Centre for Global Challenges
- Abbreviation: CGC
- Formation: March 24, 2010
- Type: Public policy think tank
- Headquarters: Glendon Campus, 2270 Bayview
- Location: Toronto, Ontario;
- Director: Alex Himelfarb
- Website: http://globalchallenges.ca/

= Centre for Global Challenges =

The Centre for Global Challenges is a bilingual and non-partisan public policy forum associated with the Glendon School of Public and International Affairs. The CGC promotes public discussion of key issues.

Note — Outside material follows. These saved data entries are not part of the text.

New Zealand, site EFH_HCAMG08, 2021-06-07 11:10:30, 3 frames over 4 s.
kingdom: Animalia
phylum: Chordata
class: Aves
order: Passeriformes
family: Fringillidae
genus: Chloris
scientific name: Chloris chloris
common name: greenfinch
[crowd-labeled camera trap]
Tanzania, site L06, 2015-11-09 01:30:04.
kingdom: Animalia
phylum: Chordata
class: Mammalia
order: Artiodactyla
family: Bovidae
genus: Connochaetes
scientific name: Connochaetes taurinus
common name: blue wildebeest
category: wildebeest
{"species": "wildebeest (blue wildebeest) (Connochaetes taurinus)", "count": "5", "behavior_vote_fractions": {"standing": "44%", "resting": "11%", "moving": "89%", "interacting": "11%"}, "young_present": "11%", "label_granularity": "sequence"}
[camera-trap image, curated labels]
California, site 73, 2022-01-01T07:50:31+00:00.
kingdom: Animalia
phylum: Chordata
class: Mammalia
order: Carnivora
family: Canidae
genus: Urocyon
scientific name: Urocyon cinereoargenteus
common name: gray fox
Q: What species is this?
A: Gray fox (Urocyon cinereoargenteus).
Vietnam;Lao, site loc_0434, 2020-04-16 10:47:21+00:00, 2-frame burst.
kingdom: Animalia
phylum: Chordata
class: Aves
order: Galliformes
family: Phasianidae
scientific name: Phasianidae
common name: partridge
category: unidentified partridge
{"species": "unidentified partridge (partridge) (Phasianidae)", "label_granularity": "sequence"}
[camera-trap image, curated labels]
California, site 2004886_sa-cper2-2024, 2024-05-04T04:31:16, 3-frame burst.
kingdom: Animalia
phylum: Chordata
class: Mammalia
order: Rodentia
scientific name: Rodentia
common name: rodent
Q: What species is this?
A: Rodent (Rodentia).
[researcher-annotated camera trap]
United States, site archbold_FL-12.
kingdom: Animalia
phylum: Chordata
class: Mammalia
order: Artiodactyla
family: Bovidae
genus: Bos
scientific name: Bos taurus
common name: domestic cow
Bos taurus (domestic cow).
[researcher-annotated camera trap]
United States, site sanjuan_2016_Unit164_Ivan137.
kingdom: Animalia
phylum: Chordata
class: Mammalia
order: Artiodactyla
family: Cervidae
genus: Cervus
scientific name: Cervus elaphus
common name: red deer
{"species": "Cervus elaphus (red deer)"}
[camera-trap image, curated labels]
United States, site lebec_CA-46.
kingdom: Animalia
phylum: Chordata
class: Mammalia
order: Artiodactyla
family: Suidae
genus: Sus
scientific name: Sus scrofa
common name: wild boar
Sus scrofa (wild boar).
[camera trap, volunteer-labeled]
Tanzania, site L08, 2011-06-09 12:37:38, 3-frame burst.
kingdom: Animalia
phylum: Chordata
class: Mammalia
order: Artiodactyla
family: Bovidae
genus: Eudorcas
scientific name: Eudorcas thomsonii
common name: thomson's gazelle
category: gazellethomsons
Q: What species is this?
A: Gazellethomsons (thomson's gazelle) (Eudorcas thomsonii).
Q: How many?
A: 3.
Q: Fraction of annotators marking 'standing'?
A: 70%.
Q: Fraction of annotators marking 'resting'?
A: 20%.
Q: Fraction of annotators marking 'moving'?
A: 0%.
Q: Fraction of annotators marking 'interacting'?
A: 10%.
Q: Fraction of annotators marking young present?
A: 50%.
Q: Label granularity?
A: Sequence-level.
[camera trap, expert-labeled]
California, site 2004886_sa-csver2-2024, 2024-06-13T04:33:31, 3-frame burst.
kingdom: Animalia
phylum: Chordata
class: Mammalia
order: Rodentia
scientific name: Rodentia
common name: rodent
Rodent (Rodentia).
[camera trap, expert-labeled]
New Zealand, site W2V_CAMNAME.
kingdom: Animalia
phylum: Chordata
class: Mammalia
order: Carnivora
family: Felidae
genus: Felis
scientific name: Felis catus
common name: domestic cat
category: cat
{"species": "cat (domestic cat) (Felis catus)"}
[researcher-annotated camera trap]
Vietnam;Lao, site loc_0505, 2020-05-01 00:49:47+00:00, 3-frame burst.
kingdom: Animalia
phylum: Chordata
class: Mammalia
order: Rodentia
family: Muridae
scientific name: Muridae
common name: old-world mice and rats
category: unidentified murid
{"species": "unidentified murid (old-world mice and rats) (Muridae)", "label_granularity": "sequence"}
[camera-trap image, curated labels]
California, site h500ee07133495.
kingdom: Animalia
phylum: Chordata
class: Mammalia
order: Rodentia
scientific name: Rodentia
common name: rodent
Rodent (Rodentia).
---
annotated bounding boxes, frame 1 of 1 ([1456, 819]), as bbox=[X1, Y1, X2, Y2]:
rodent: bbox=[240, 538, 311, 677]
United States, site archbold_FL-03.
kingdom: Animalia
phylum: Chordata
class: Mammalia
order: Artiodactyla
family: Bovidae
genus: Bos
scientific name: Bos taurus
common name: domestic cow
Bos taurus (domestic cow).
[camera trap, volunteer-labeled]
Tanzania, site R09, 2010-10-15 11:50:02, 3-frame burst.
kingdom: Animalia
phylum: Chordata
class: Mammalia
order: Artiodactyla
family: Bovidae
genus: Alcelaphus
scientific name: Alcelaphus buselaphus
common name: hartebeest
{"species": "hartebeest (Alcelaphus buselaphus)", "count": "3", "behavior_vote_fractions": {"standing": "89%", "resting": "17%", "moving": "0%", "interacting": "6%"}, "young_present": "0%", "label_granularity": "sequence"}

It seeks to bring together thought leaders – practitioners and scholars, policy makers and researchers – to explore the Canadian implications of key challenges like harnessing the global economy, adapting health and social architecture for the knowledge economy and the new demography, accommodating religion, diversity and common citizenship, and improving public institutions.

==Governance==
Alex Himelfarb is the Director of the Centre and Alexandre Brassard is the Coordinator.

The Centre is also guided by the Advisory Committee of the Glendon School of Public and International Affairs. Current committee members include: Chaviva Hošek (chairperson), Rosalie Abella, Kim Campbell, Mel Cappe, David Collenette, Kenneth Courtis, Paule Doré, Graham Fraser, Paul Genest, Roger Gibbins, Chantal Hébert, Roy L. Heenan, Claude Lamoureux, Ian H. Macdonald, Peter J. Meekison, Michael Meighen, L. Jacques Ménard, André Pratte, Paul S. Rouleau, Jean-Louis Roy and Paul Wells.